But the gathering of the Body of Christ is powerful and vital for all believers. This was tested during the COVID season in 2020 (see Hebrews 10:24-25). 

We are called to stir one another up, holding each other accountable in areas of spiritual disciplines. This cannot happen if one attends church once a month. 

As we come closer to Christ’s return, we must regularly encourage one another by meeting together. The days of passive church semi-attendance are over. We don’t value church because it has become too much of a convenience and not an essential priority when in fact we should prioritize gathering together over sports, schoolwork, family events, etc. 

What characterizes a faithful congregation?


Hebrews 13:17a tells us that obedience is required. This phrase conjures up pictures of authoritarian leaders forcing their subjects into submission, but this is not at all what is taught here. 

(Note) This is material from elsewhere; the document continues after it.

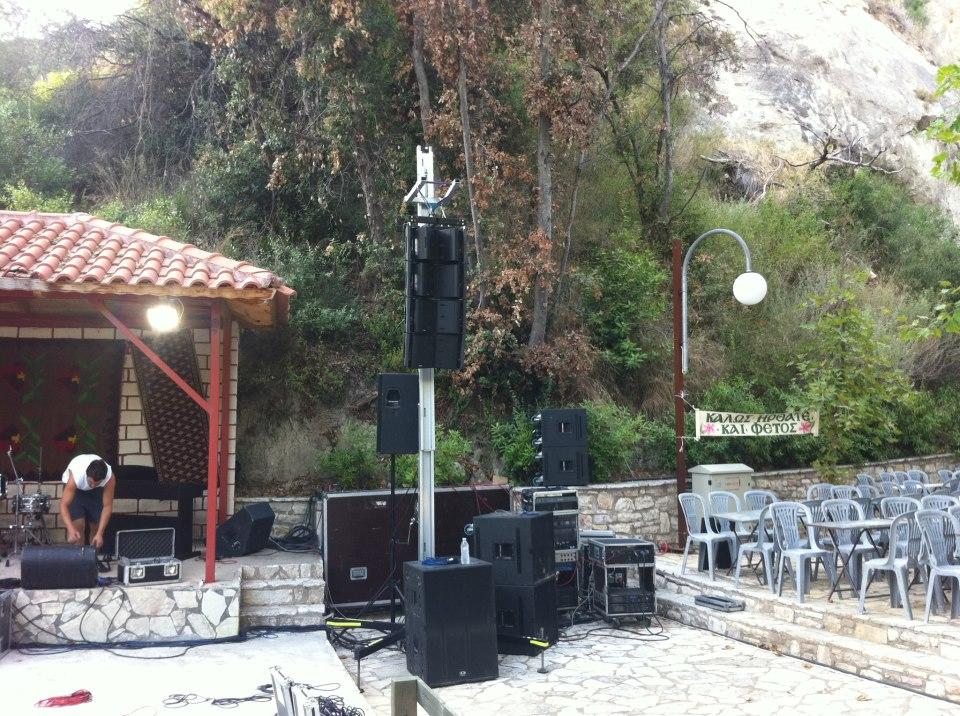 Sound equipment for terrace @ Kyparissia, Messina (Greece)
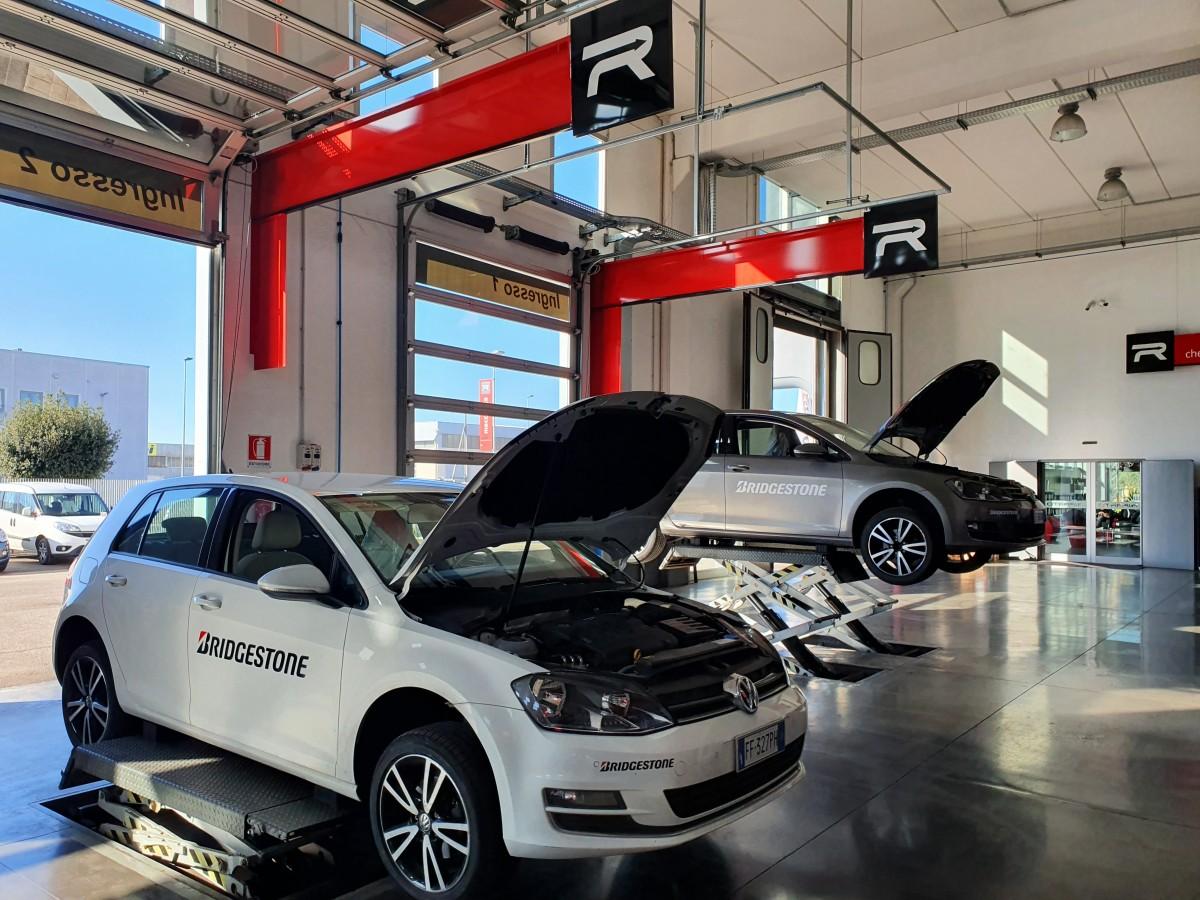 Officina sicura anche grazie agli oltre 2.000 mq. Spazi ampi in cui operatori e clienti possono lavorare e muoversi alla giusta distanza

The church is to obey and submit to the leaders as they see the leaders taking the responsibility seriously for caring for their souls. Servant leadership compels people to submit out of love. It is the model Jesus gave us. 


Hebrews 13:17b tells us that it is to our advantage when we follow our leaders in unity.How we respond to leadership in the church affects the whole church. We are a family that is sometimes messy and sometimes challenging, but we are a family drawn together by the Spirit of God. We labor, learn, and share joy and grief together (see 1 Corinthians 12:26-27). 

When the church walks together in unity, despite differences, it produces fruit that is profitable for the whole church. 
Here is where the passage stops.